═══ Source material ═══

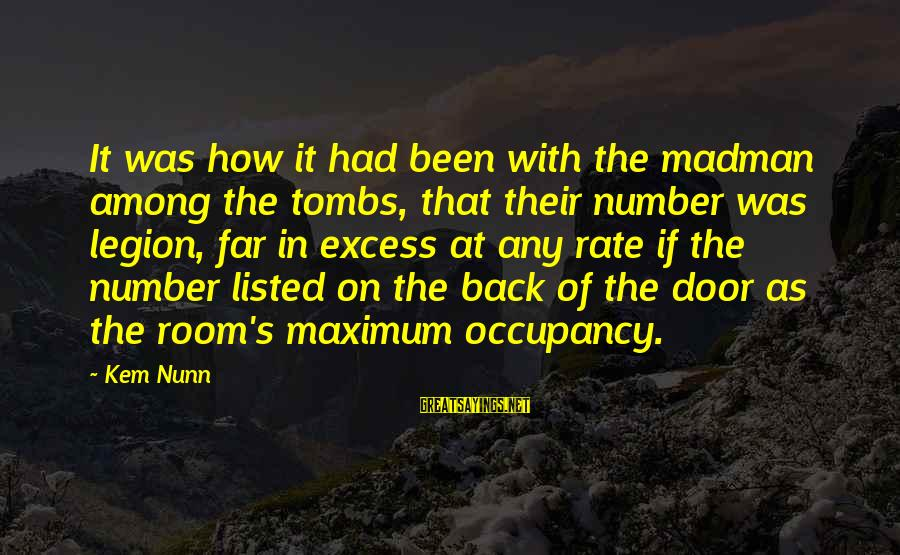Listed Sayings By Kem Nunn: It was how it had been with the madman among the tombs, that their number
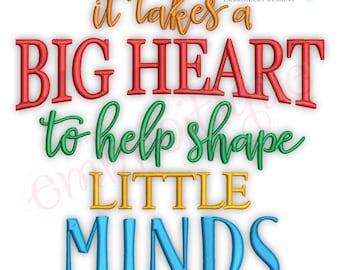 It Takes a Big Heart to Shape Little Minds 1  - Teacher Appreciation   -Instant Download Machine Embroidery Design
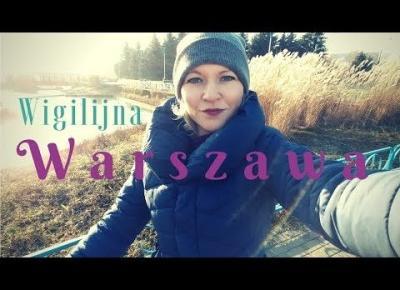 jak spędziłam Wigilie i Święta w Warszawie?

═══
═══ Source material ═══

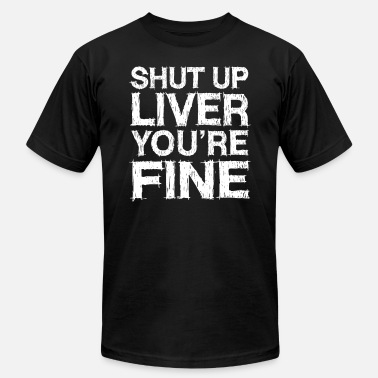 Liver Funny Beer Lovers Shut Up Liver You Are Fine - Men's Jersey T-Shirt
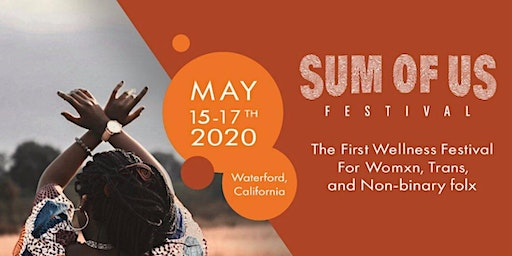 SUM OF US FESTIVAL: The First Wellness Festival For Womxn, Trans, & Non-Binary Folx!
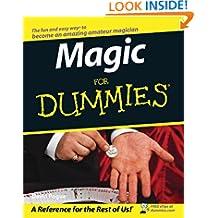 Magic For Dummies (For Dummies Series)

═══

Directions:
In the data above, start at the line holding "Listed Sayings By" and stop after the line holding "jak spędziłam Wigilie i Święta w Warszawie?"; write out those lines exactly, without pictures.

Your solution:
Listed Sayings By Kem Nunn: It was how it had been with the madman among the tombs, that their number
 It Takes a Big Heart to Shape Little Minds 1  - Teacher Appreciation   -Instant Download Machine Embroidery Design
 jak spędziłam Wigilie i Święta w Warszawie?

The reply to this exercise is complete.